→ EXTRACTED DATA:
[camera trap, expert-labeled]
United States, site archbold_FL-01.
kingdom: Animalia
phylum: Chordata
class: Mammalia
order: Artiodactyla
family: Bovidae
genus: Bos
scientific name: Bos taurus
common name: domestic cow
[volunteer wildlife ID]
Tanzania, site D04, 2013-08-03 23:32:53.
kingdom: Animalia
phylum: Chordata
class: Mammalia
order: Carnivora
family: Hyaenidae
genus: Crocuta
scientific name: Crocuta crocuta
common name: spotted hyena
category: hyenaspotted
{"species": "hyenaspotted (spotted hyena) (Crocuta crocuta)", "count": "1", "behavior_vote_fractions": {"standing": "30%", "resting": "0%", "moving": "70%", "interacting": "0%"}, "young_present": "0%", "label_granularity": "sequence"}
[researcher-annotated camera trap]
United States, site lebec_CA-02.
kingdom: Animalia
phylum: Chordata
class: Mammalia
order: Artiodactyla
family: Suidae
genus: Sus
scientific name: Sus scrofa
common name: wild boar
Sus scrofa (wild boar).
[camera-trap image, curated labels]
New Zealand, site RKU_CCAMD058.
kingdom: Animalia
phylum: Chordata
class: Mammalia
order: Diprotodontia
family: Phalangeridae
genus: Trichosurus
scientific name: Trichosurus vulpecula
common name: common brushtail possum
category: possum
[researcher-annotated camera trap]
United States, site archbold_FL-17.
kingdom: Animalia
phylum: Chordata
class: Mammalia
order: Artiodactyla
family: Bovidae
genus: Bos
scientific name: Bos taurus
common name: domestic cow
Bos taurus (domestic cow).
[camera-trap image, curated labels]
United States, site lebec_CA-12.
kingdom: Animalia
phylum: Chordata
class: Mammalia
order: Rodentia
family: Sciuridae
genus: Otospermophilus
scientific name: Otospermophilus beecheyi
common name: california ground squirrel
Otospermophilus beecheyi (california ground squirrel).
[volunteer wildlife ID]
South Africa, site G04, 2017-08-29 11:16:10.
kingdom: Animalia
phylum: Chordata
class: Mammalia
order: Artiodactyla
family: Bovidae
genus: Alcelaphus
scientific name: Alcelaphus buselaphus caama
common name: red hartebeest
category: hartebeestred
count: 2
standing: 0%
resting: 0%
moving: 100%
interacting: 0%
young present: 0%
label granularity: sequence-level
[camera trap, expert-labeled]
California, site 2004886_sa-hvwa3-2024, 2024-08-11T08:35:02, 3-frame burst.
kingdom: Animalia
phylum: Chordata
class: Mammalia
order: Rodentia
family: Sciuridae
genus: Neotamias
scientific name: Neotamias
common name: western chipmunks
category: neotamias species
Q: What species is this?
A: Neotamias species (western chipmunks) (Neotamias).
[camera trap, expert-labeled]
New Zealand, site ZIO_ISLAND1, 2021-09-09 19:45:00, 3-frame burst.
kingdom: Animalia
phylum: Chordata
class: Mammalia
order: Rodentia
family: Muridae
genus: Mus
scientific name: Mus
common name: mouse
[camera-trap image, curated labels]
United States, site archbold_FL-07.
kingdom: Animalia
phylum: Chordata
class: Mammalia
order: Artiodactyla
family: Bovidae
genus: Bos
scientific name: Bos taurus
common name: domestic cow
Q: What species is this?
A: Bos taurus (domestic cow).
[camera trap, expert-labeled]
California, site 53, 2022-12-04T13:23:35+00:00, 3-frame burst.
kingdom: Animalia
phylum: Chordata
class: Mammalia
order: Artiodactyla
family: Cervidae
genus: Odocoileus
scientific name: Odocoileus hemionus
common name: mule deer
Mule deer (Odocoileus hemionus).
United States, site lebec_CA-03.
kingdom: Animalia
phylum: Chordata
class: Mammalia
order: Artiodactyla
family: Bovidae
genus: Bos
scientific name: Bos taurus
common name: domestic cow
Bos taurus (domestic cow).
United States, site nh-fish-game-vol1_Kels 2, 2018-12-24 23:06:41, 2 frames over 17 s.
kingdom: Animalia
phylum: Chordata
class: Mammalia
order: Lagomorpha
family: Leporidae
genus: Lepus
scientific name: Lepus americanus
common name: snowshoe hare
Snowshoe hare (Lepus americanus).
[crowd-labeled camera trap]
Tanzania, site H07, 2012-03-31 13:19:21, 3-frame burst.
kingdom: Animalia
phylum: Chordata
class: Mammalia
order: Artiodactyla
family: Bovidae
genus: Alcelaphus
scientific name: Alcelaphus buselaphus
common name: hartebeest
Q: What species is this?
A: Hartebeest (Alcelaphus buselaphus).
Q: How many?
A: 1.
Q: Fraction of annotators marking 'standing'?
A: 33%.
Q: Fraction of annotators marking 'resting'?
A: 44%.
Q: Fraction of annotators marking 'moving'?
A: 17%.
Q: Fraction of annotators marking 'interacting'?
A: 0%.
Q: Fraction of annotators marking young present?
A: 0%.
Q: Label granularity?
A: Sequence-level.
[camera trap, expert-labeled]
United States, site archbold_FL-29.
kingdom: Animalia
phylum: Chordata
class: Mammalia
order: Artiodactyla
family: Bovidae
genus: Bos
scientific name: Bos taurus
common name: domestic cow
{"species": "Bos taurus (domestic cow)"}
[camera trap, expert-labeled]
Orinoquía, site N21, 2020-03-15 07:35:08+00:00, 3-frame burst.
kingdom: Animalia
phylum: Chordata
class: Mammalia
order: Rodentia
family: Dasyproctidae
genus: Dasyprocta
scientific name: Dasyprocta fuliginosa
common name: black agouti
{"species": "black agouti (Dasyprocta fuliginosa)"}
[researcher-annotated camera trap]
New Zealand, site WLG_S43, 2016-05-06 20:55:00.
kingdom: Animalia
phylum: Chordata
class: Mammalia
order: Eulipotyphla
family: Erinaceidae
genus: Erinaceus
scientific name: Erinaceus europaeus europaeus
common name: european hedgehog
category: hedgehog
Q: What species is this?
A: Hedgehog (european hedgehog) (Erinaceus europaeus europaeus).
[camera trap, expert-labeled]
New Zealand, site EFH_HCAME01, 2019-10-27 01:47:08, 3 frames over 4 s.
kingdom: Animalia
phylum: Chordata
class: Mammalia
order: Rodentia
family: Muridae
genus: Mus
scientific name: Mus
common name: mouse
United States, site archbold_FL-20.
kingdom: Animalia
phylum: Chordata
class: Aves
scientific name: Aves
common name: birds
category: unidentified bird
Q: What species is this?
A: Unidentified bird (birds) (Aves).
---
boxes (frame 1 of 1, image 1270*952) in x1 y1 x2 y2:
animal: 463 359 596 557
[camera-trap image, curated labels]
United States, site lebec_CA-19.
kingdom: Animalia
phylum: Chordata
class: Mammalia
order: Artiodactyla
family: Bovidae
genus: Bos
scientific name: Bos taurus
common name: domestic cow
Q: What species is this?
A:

→ ACTIVITY: Reproduce the entries above exactly, starting at their first line and finishing with the line that contains "genus: Trichosurus".

→ COMPLETED EXERCISE:
[camera trap, expert-labeled]
United States, site archbold_FL-01.
kingdom: Animalia
phylum: Chordata
class: Mammalia
order: Artiodactyla
family: Bovidae
genus: Bos
scientific name: Bos taurus
common name: domestic cow
[volunteer wildlife ID]
Tanzania, site D04, 2013-08-03 23:32:53.
kingdom: Animalia
phylum: Chordata
class: Mammalia
order: Carnivora
family: Hyaenidae
genus: Crocuta
scientific name: Crocuta crocuta
common name: spotted hyena
category: hyenaspotted
{"species": "hyenaspotted (spotted hyena) (Crocuta crocuta)", "count": "1", "behavior_vote_fractions": {"standing": "30%", "resting": "0%", "moving": "70%", "interacting": "0%"}, "young_present": "0%", "label_granularity": "sequence"}
[researcher-annotated camera trap]
United States, site lebec_CA-02.
kingdom: Animalia
phylum: Chordata
class: Mammalia
order: Artiodactyla
family: Suidae
genus: Sus
scientific name: Sus scrofa
common name: wild boar
Sus scrofa (wild boar).
[camera-trap image, curated labels]
New Zealand, site RKU_CCAMD058.
kingdom: Animalia
phylum: Chordata
class: Mammalia
order: Diprotodontia
family: Phalangeridae
genus: Trichosurus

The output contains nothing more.